Example for an HTTP and SSL proxy:

$seleniumServerUrl = 'http://localhost:4444';
$proxyUrl = '127.0.0.1:2043';

$capabilities = new DesiredCapabilities(
    [
        WebDriverCapabilityType::BROWSER_NAME => 'firefox',
        WebDriverCapabilityType::PROXY => [
            'proxyType' => 'manual',
            'httpProxy' => $proxyUrl,
            'sslProxy' => $proxyUrl,
            'noProxy' => ['google.com'],
    ],
]);
$driver = RemoteWebDriver::create($seleniumServerUrl, $capabilities);

See W3C WebDriver specification for more proxy configuration options.

Proxy with authentication

Using proxy with credentials is currently not implemented in neither Chrome or Firefox, see related issues:

As a workaround, it is recommended to put you own local proxy (for example mitmproxy) in front of the remote authenticated proxy.

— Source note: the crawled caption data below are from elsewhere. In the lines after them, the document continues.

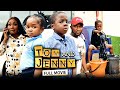 TOM AND JENNY (Full Movie) Kiriku/Ebube Obio/Ebube Nwaguru Trending 2022 Nigerian Nollywood Movie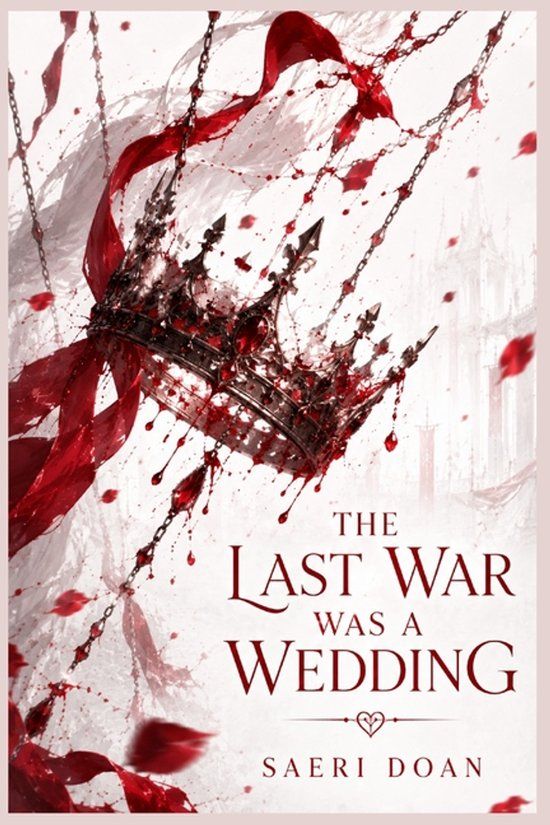 The Libri GmbH The Hearthbound Mandate-The Last War Was a Wedding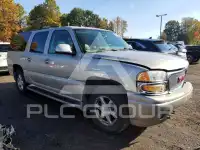 2005 GMC YUKON фото
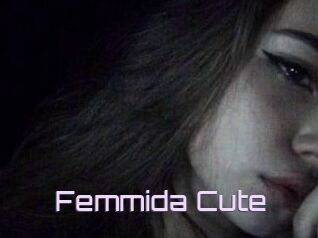 Femmida_Cute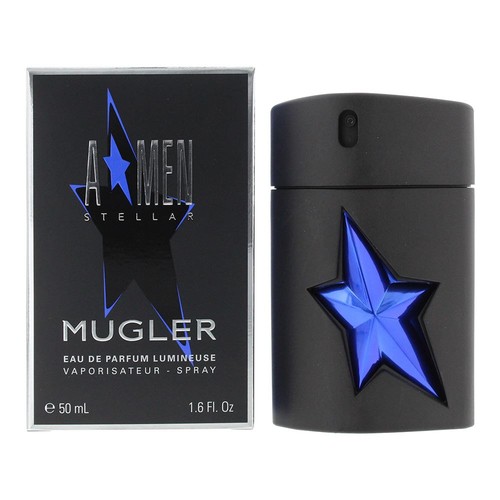 Mugler men stellar eau de - stellar,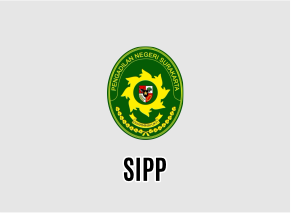 Sistem Informasi Penelusuran Perkara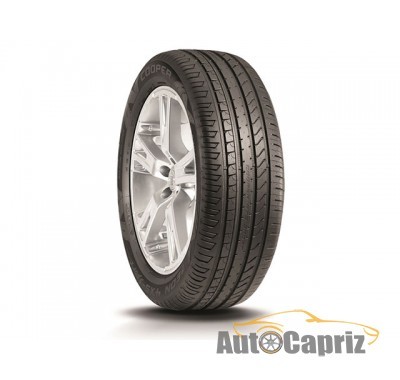Шины Cooper Zeon 4XS Sport 235/55 R18 100V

You will then pass URL of the local proxy (eg. localhost:8080) as part of capabilities (see example above), and configure this custom proxy to forward requests to the remote proxy with authentication.

For example to start local mitmproxy which will forward requests to remote proxy running on https://hostname:port with credentials username:password use:

mitmproxy --mode upstream:https://hostname:port --upstream-auth username:password

This will start proxy on localhost:8080 (use $proxyUrl = 'localhost:8080' as per example above).